Merging two sorted linked lists

Question

This is one of the programming questions asked during written test from Microsoft. I am giving the question and the answer that I came up with. Thing is my answer although l

Answer 1

This is my take. Unlike other solutions it identifies and skips over consecutive nodes on one list which are smaller or equal to the head node of the other list. The head of the other list is attached at the end of such sequence and the process is repeated after switching roles.
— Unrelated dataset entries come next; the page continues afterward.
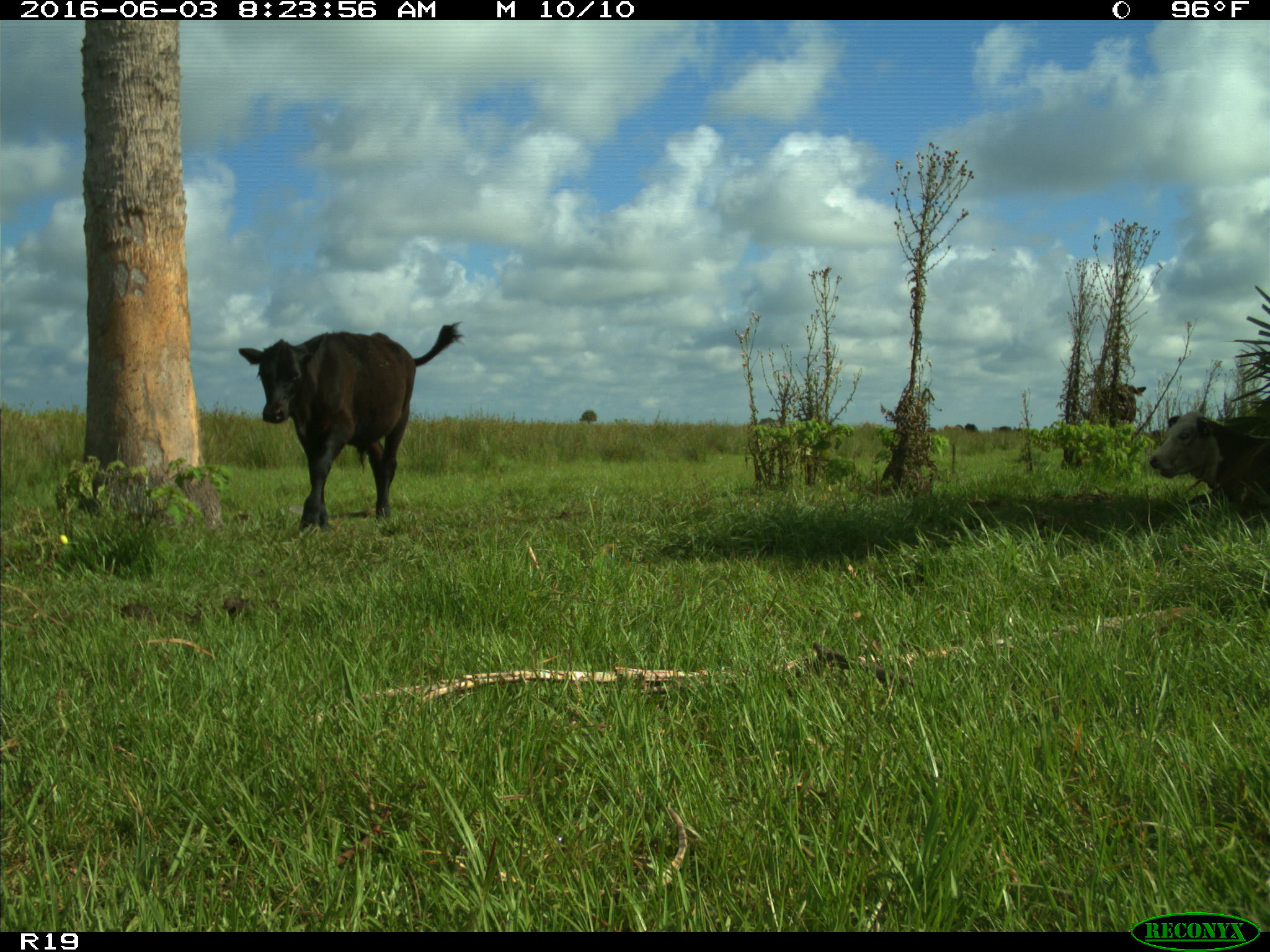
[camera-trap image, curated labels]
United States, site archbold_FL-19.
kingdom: Animalia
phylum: Chordata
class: Mammalia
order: Artiodactyla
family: Bovidae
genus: Bos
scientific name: Bos taurus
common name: domestic cow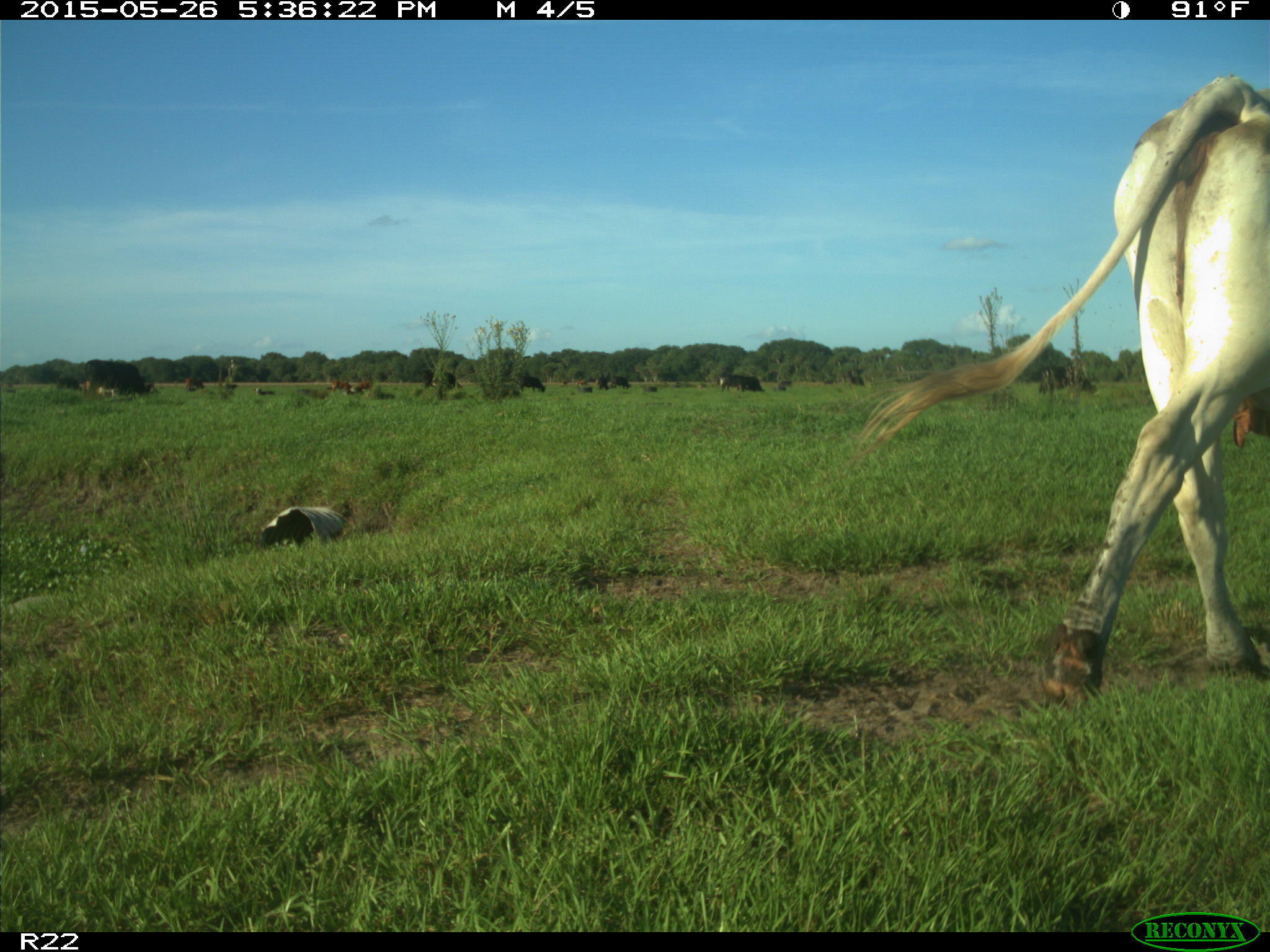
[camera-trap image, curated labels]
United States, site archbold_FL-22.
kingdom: Animalia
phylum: Chordata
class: Mammalia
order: Artiodactyla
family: Bovidae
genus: Bos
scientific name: Bos taurus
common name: domestic cow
Bos taurus (domestic cow).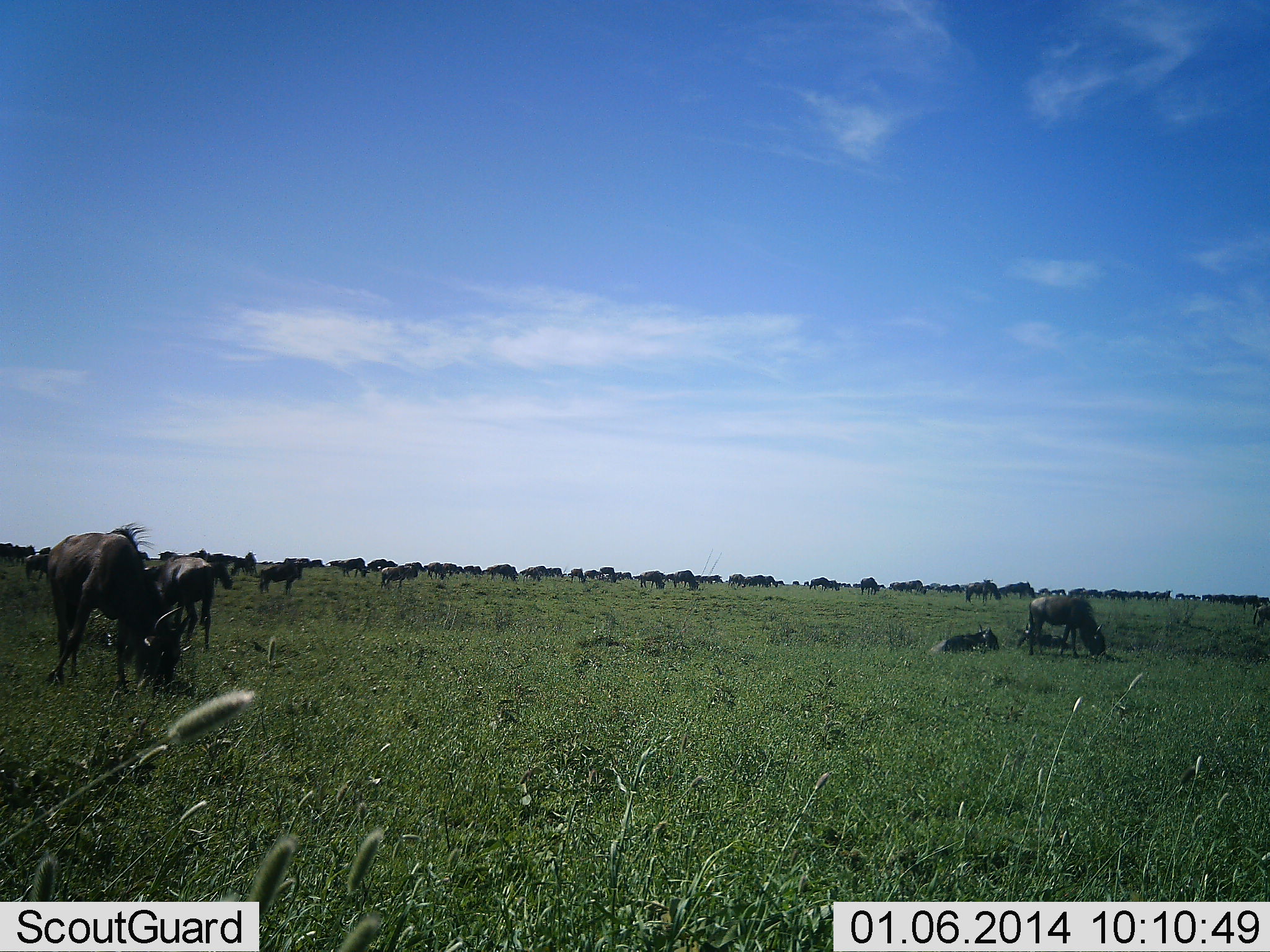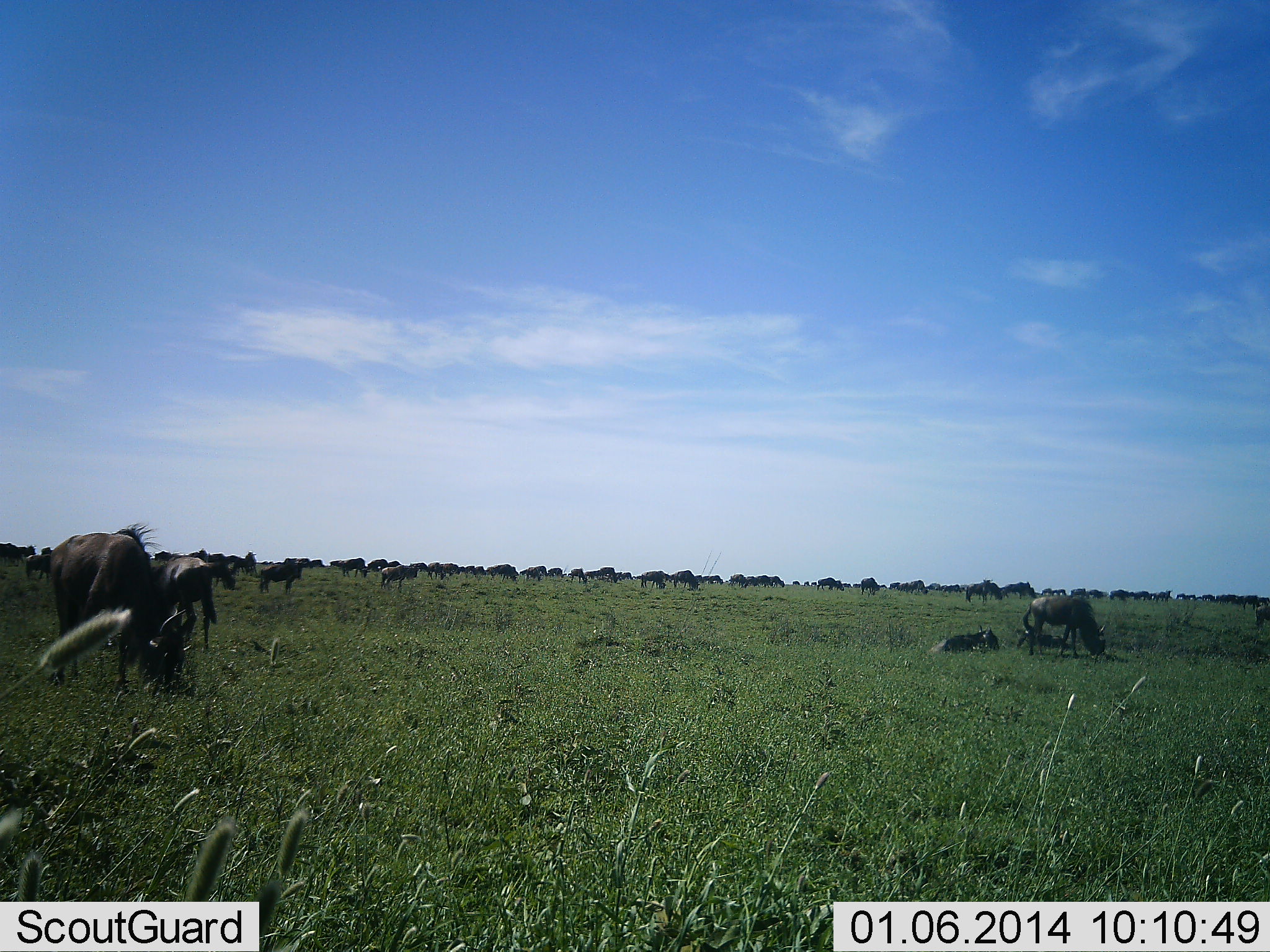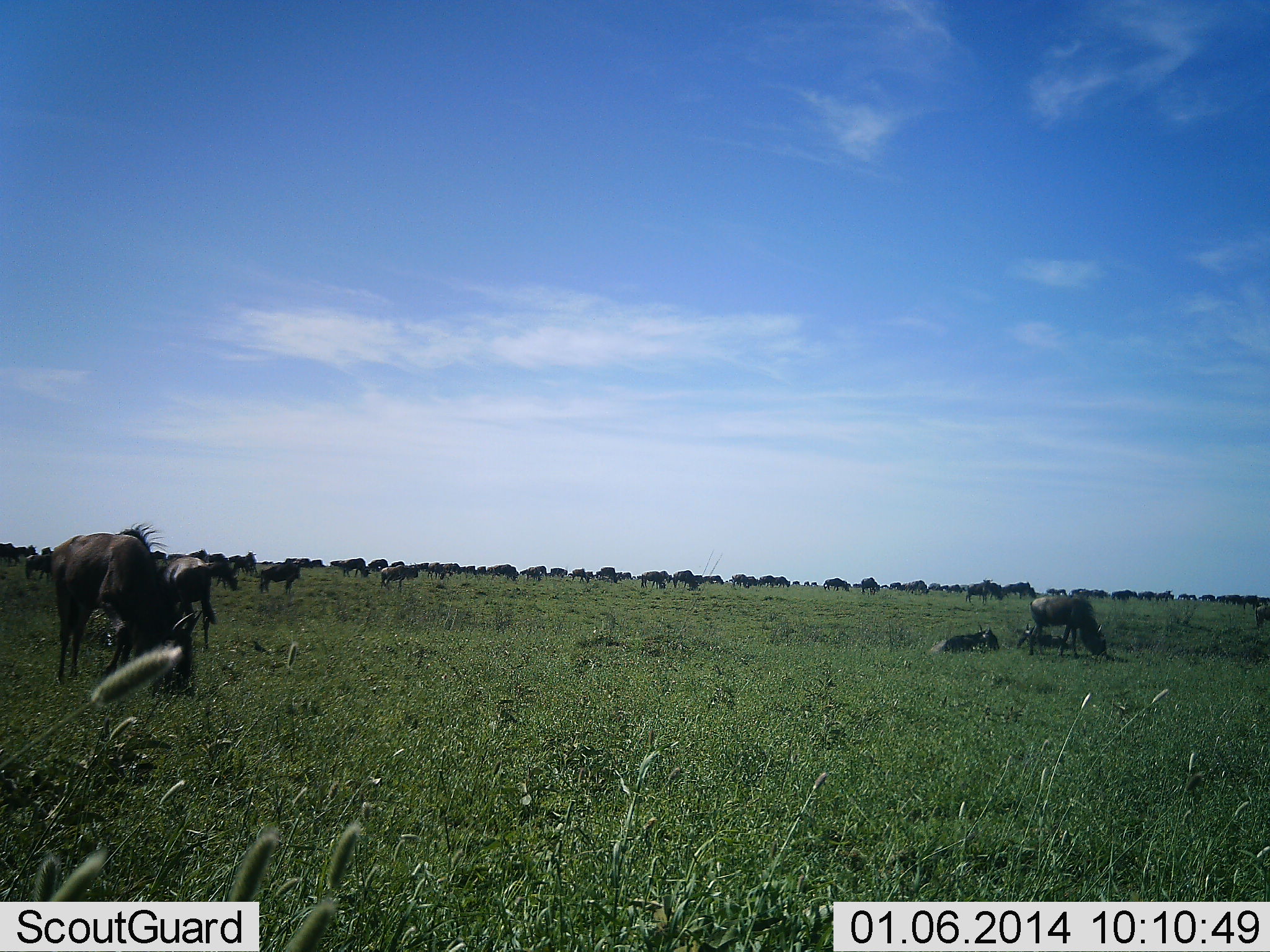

This approach minimizes the number of assignments to Node.next while limiting NULL testing to single check in each iteration.

Node * merge(Node *list1, Node *list2)
{
    if (!list1) return list2;
    if (!list2) return list1;

    Node *tmp;

    // compare head nodes and swap lists to guarantee list1 has the smallest node
    if (list1->val > list2->val) {
        tmp = list2;
        list2 = list1;
        list1 = tmp;
    }

    Node *tail = list1;

    do {
        // Advance the tail pointer skipping over all the elements in the result
        // which have smaller or equal value than the first node on list2
        while (tail->next && (tail->next->val <= list2->val)) {
            tail = tail->next;
        }
        // concat list2 at tail of result and make the rest after tail list2 
        tmp = tail->next;
        tail->next = list2;
        tail = list2;
        list2 = tmp;
    } while (list2);

    return list1;
}